Certain intel igb cards, especially multi-port cards, can easily exhaust mbufs and cause kernel panics. The following tweak will prevent this from being an issue. Add the following as a Loader Tunable:

kern.ipc.nmbclusters="1000000"

That will increase the amount of network memory buffers, allowing the driver enough headroom for its optimal operation.

Intel ix(4) Cards

Add the following as Loader Tunables:

kern.ipc.nmbclusters="1000000"
kern.ipc.nmbjumbop="524288"

As a sysctl (Runtime Tunable):

hw.intr_storm_threshold="10000"

VMware vmx(4) Interfaces

VMware VMXNET interfaces support multiple queues when using MSI-X. Multiple queues enable network performance to scale with the number of vCPUs and allows for parallel packet processing. Transmit and Receive descriptors may also be increased to help with throughput.

Add the following Loader Tunables:

Note

Some options have a separate set of tunables for each individual network interface. In these cases, replace <id> replace with the device ID such as 0, 1, etc. where the ID number matches the interface number. For example, tunables for vmx3 are under dev.vmx.3.

hw.pci.honor_msi_blacklist="0"
dev.vmx.<id>.iflib.override_ntxds="0,4096"
dev.vmx.<id>.iflib.override_nrxds="0,2048,0"

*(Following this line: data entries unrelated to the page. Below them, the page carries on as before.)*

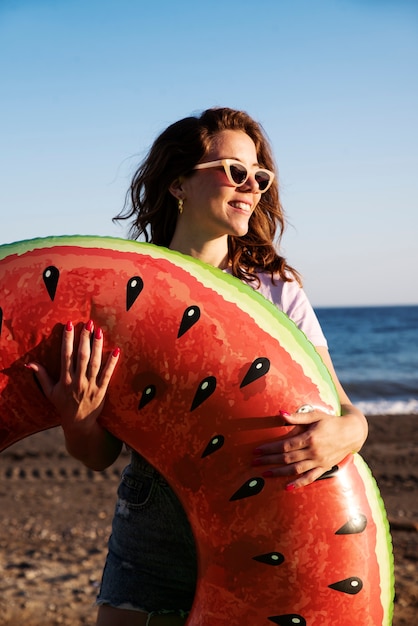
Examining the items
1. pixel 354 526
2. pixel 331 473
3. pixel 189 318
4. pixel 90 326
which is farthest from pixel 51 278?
pixel 354 526

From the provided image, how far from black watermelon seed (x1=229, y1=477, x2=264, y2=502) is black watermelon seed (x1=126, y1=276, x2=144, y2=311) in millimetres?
590

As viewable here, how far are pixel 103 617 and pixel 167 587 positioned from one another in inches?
9.2

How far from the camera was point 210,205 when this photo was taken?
7.86ft

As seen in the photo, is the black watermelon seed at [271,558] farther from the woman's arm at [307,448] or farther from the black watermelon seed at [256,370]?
the black watermelon seed at [256,370]

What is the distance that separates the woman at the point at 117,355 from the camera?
204 cm

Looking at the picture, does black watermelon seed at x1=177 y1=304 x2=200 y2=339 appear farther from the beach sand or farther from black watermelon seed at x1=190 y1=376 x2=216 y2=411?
the beach sand

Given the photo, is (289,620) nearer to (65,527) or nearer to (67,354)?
(67,354)

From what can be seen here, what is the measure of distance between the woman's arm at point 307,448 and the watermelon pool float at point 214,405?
1.4 inches

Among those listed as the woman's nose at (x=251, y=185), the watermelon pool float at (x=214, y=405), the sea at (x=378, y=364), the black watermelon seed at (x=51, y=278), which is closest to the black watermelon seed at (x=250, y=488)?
the watermelon pool float at (x=214, y=405)

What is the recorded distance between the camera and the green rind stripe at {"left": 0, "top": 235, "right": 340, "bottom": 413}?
213 cm

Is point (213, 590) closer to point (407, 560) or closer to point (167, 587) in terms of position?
point (167, 587)

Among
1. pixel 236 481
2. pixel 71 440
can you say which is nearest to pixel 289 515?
pixel 236 481

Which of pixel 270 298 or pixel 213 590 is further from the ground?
pixel 270 298

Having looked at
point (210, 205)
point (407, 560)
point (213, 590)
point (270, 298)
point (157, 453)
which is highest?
point (210, 205)
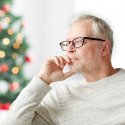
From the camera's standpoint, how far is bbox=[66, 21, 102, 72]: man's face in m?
1.92

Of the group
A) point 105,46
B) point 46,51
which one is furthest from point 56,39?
point 105,46

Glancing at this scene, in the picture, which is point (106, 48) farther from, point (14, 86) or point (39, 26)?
point (39, 26)

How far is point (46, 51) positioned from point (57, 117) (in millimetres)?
2872

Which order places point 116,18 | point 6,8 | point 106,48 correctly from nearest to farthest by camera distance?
point 106,48 < point 116,18 < point 6,8

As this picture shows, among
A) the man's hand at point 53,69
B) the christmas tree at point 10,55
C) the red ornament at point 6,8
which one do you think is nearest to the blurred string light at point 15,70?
the christmas tree at point 10,55

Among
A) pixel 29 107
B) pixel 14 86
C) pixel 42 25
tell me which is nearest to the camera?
pixel 29 107

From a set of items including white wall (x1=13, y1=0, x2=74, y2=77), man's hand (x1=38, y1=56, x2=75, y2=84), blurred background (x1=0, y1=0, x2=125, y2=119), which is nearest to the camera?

Save the file, then reboot and check the change with dmesg | grep -Eiw 'descriptors|queues' at a command prompt.

Flow Control

In some circumstances, flow control may need to be disabled. The exact method depends on the hardware involved, as in the following examples:

These example entries are Loader Tunables:

cxgbe(4)

hw.cxgbe.pause_settings="0"

ixgbe(4) (aka ix)

hw.ix.flow_control="0"

These example entries go in System > Advanced, on the System Tunables tab (System Tunables):

Note

Some options have a separate set of tunables for each individual network interface. In these cases, replace <id> replace with the device ID such as 0, 1, etc. where the ID number matches the interface number. For example, tunables for igc3 are under dev.igc.3.

igc(4)

dev.igc.<id>.fc="0"

igb(4)

dev.igb.<id>.fc="0"

em(4)

dev.em.<id>.fc="0"

For ix and others, the flow control value can be further tuned:

0

No Flow Control

1

Receive Pause

2

Transmit Pause

3

Full Flow Control, Default